* Document source:
----------------

Des loyers en tenaille à Paris
Par Laurence Allard – Publié le 28 juillet 2015 à 09h25
Des loyers en tenaille à Paris
Par Laurence Allard – Publié le 28 juillet 2015 à 09h25
À partir du 1er août, les loyers sont encadrés dans la capitale, selon deux critères : leur localisation et leur nombre de pièces. Mode d’emploi.
On en parle depuis longtemps ! C’est désormais chose faite ! À partir du 1er août, les loyers à Paris sont encadrés. Comme l’avait promis François Hollande, comme l’a mis en œuvre Cécile Duflot dans la loi Alur, les propriétaires ne pourront plus dépasser un « certain » prix au mètre carré. Son montant a été établi par l’Observatoire des loyers de la région parisienne (Olap) en fonction de quatre critères. La localisation, tout d’abord. Paris a été divisée en 14 secteurs et 80 quartiers. Deuxième critère : le nombre de pièces (1, 2, 3 ou 4 et plus). La date de construction de l’immeuble, ensuite : avant 1946, entre 1946 et 1970, entre 1971 et 1990 et depuis 1990. Enfin, le type de location : meublée ou pas.
Pour chaque type de bien, l’Olap a établi un loyer de référence égal au loyer médian constaté sur le marché (50 % sont en dessous, 50 % au-dessus). Puis il a calculé le plafond de loyer autorisé en majorant ce loyer de référence de 20 %. Enfin, il a établi un loyer minimal égal au loyer de référence minoré de 30 %. Ces montants fixés par arrêté préfectoral sont majorés de 10 % en cas de location meublée. Un exemple : dans le quartier de la Madeleine, un deux-pièces vide dans un immeuble pierre de taille se loue en moyenne 26,6 euros au mètre carré. Le plafond autorisé s’élève donc à 31,8 euros au mètre carré et le loyer plancher, à 18,6 euros au mètre carré.
Pour connaître précisément le loyer du bien que vous possédez ou que vous louez, cliquez sur la carte interactive de l’Olap. Elle vous donnera ces trois chiffres pour tous les biens, quel que soit le quartier.

----------------

* Données à examiner:
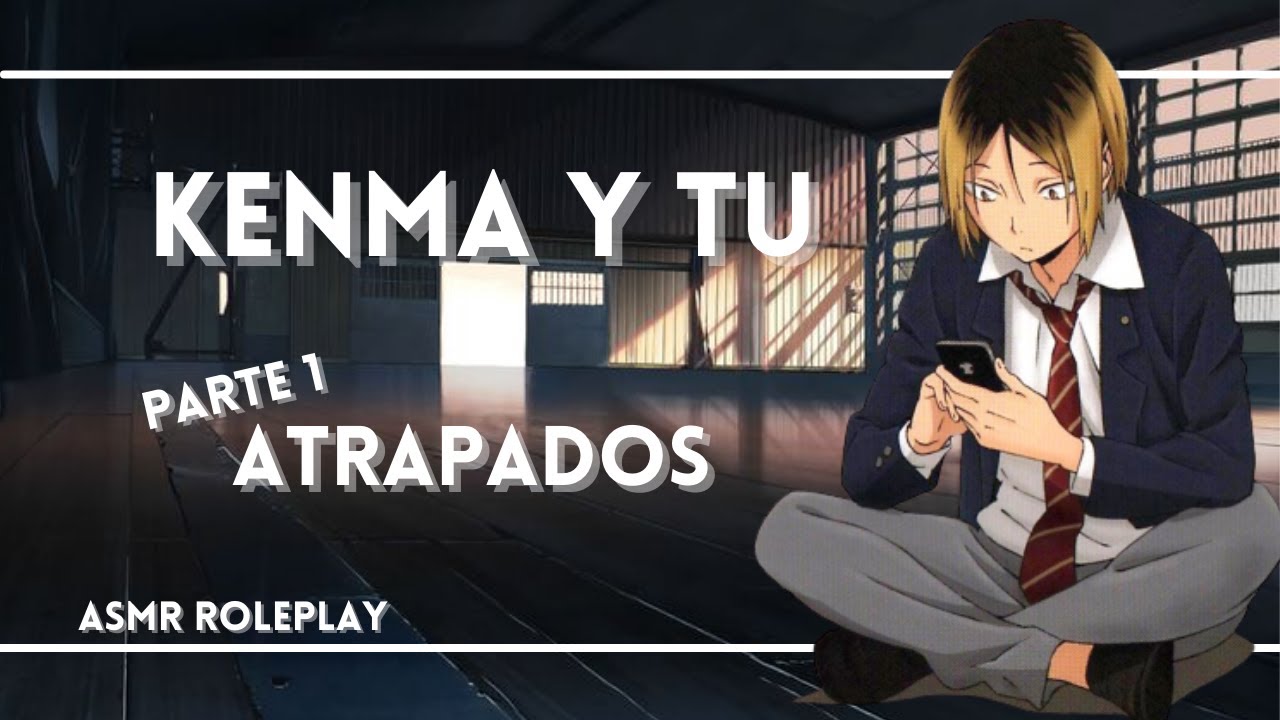 Kenma y tú:Parte 1 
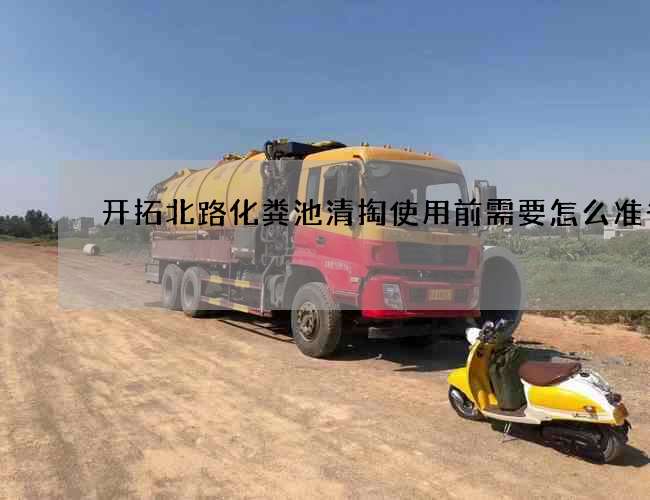 开拓北路化粪池清掏使用前需要怎么准备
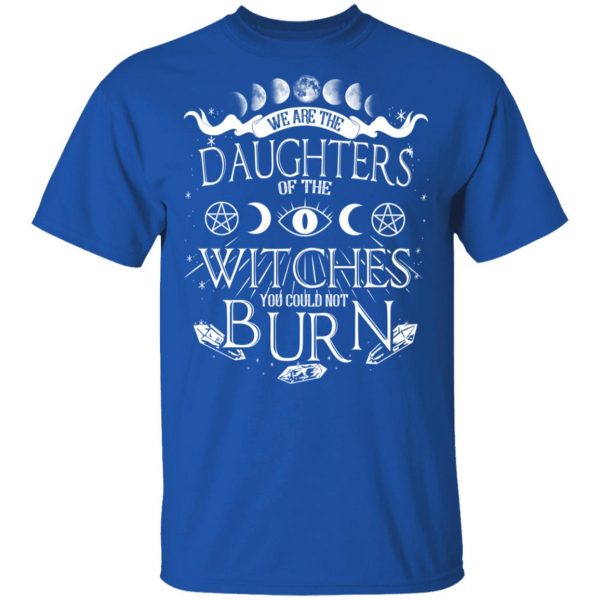 Tree Of Life We Are The Daughter Of The Witches You Could Not Burn Halloween T-Shirts 4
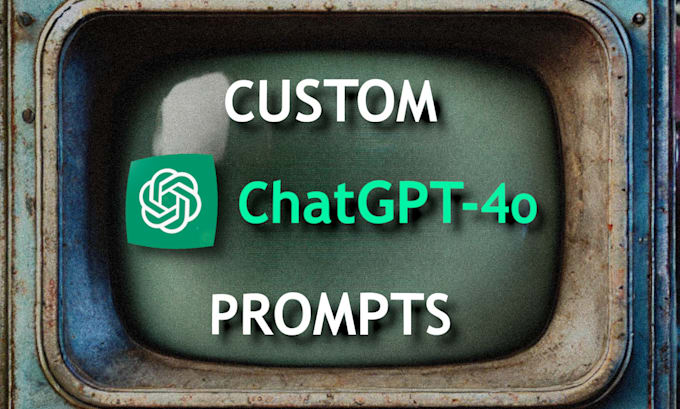 Gig Preview - Do custom chat gpt prompt, chat gpt 4o prompt, improve yours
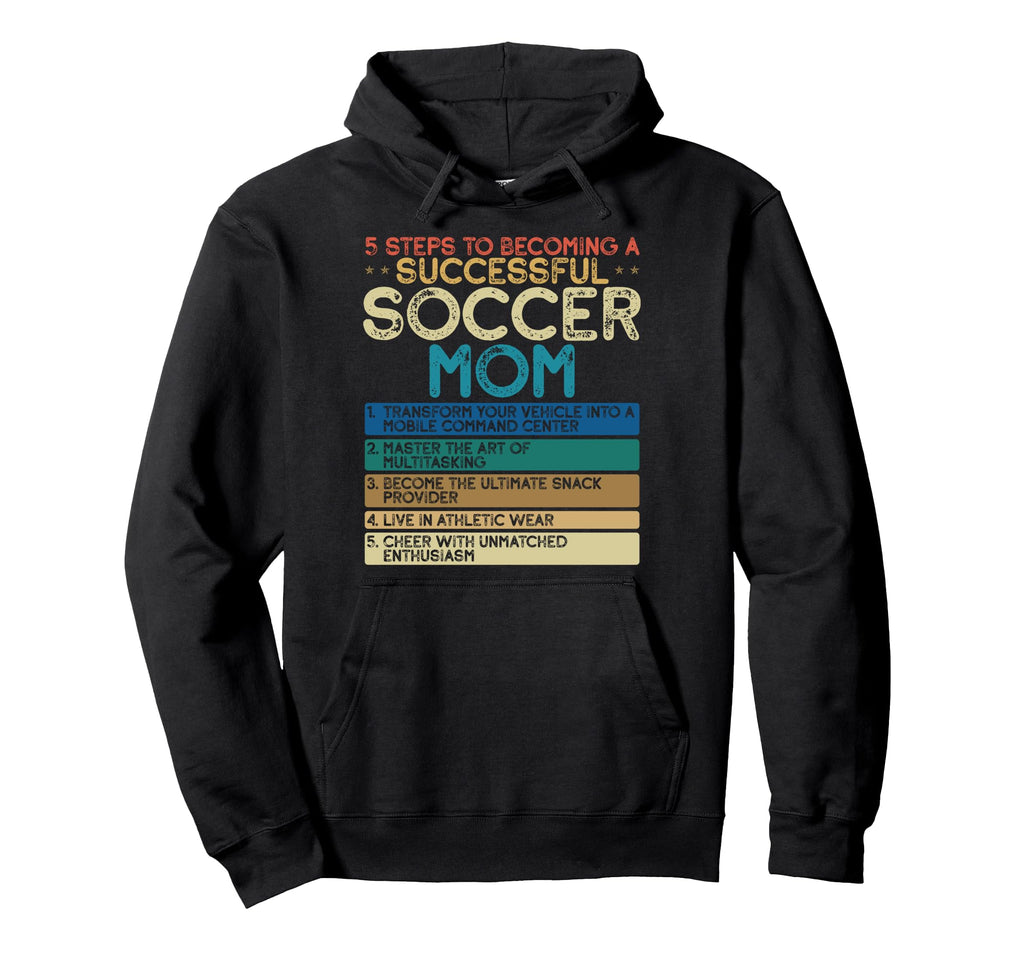 How To Be Soccer Mom 5 Easy Steps Funny Hoodie - Trendy Graphic Men Women - T-Shirt, Sweatshirt, Hoodie
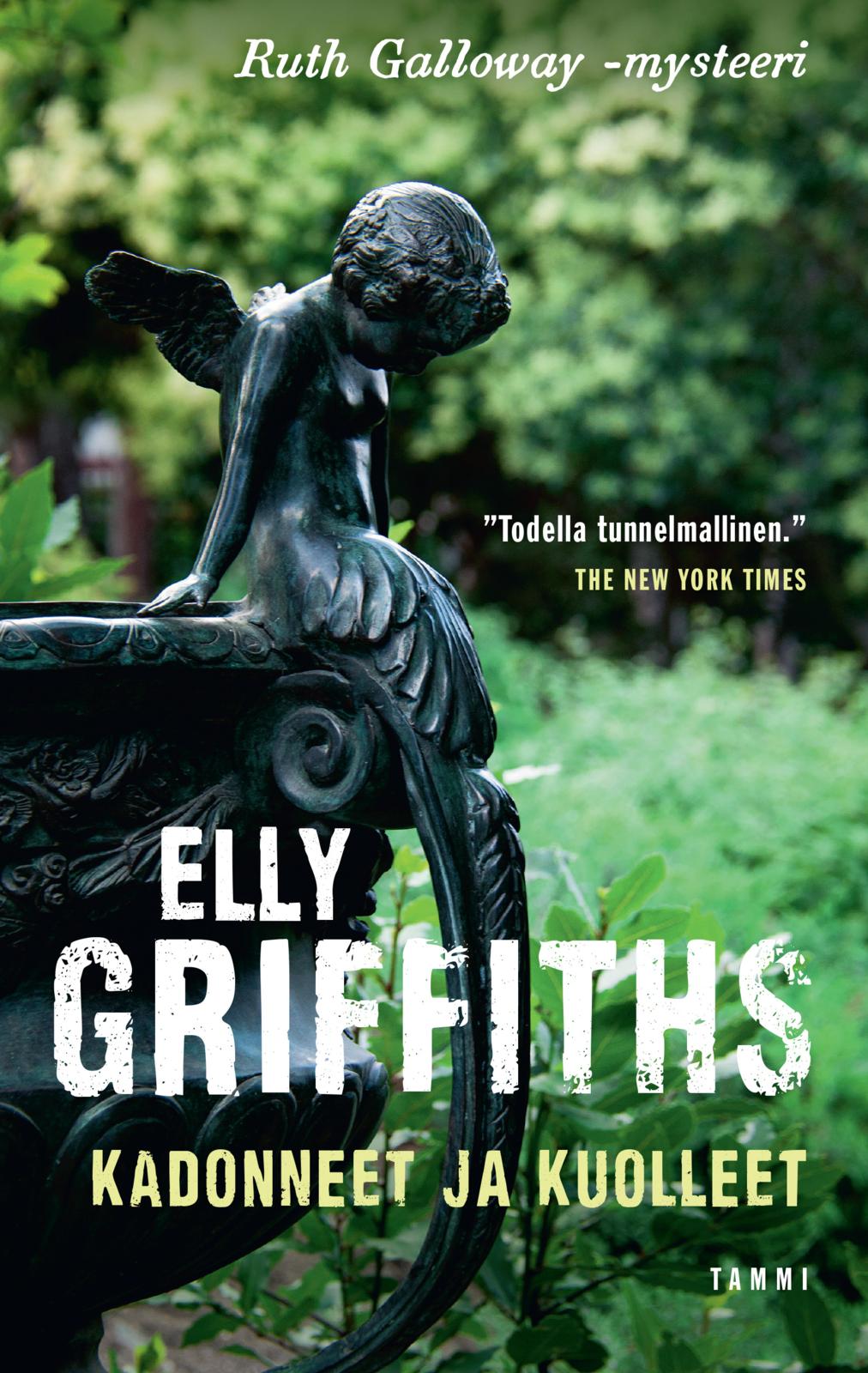 Etukansi. Elly Griffiths. Kadonneet ja kuolleet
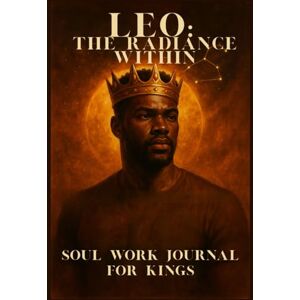 Brooks, Sharae' Leo The Radiance Within: Soul Work Journal for Kings: part of a zodiac soul series Brooks, Sharae' Leo The Radiance Within: Soul Work Journal for Kings: part of a zodiac soul series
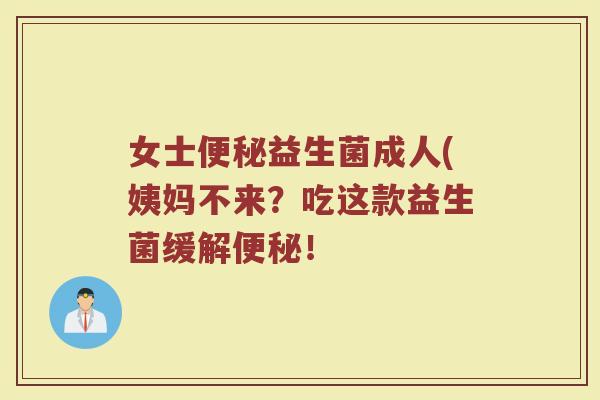 女士便秘益生菌成人(姨妈不来?吃这款益生菌缓解便秘!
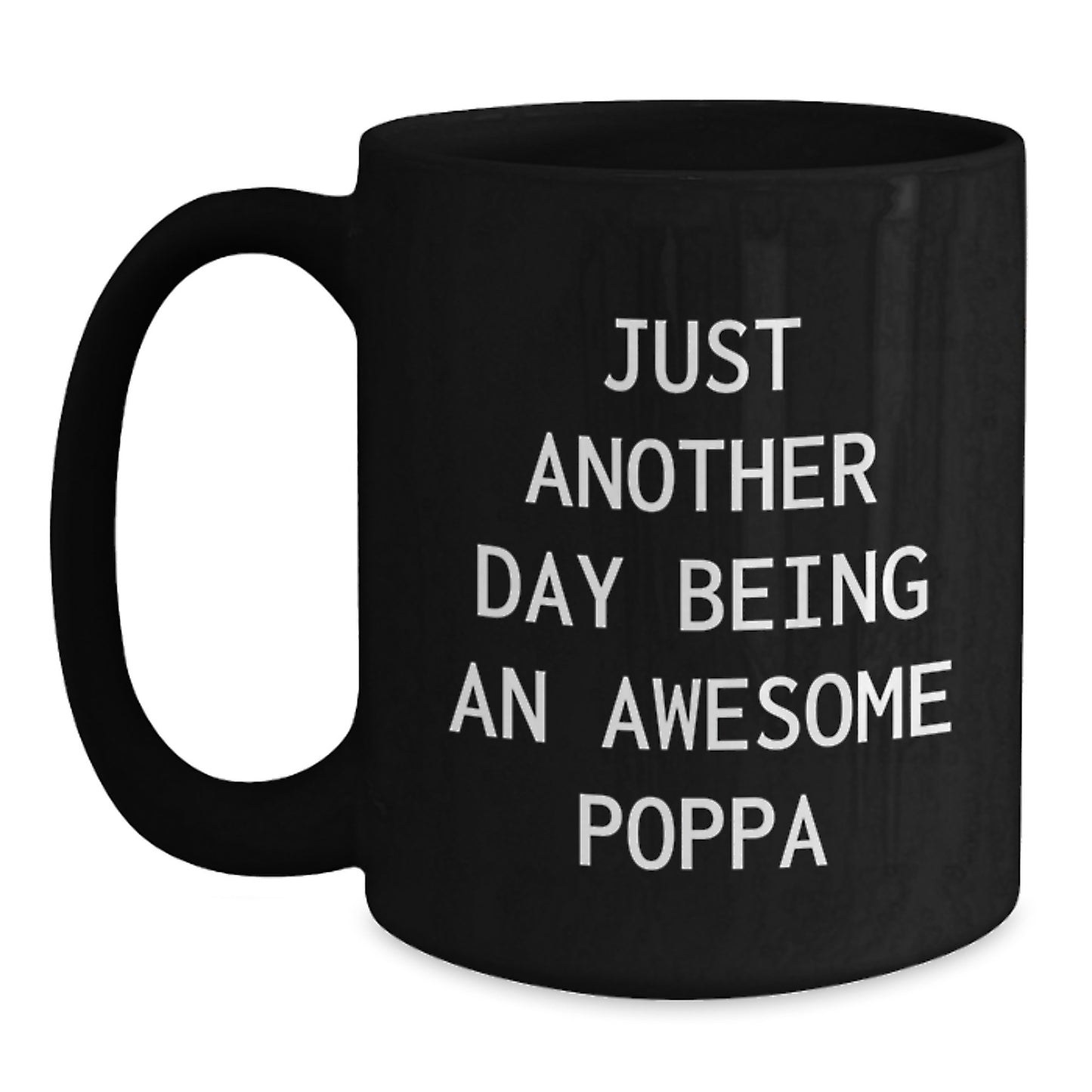 Funny Poppa Gifts from Men to Awesome Dads on Graduation Day - Just Another Day Being An Awesome Poppa Black Coffee Mug - Main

----------------

* Consignes:
A) Dans l'article sur l'encadrement des loyers à Paris, relevez toutes les périodes de construction d'immeuble retenues par l'Olap.
B) Prolongez l'article sur l'encadrement des loyers à Paris à la suite de sa dernière phrase.
Le matériau présenté plus haut provient d'une autre source que l'article.

* Vos réponses:
A)
- avant 1946
- entre 1946 et 1970
- entre 1971 et 1990
- depuis 1990

B)
Un locataire sur cinq serait gagnant
Il existe également une dérogation à cette règle générale. Elle concerne les biens dits exceptionnels, car ils jouissent d’une vue, et les biens dans lesquels de gros travaux ont été effectués. Le plafond est alors calculé en appliquant au loyer de référence une majoration de 40 %. L’entrée en vigueur de ces dispositions se passe de la manière suivante : si vous louez à l’intérieur de ces deux bornes, pas de souci, vous êtes dans votre bon droit ; si vous louez plus cher que le plafond autorisé, vous devrez, à l’occasion du renouvellement du bail ou du changement de locataire, vous aligner sur le plafond autorisé ; et si vous louez moins cher que le loyer plancher, vous pourrez, à ces deux échéances, le relever. Ces seuils seront révisés chaque année en fonction de l’évolution du loyer médian. Voilà pour la loi !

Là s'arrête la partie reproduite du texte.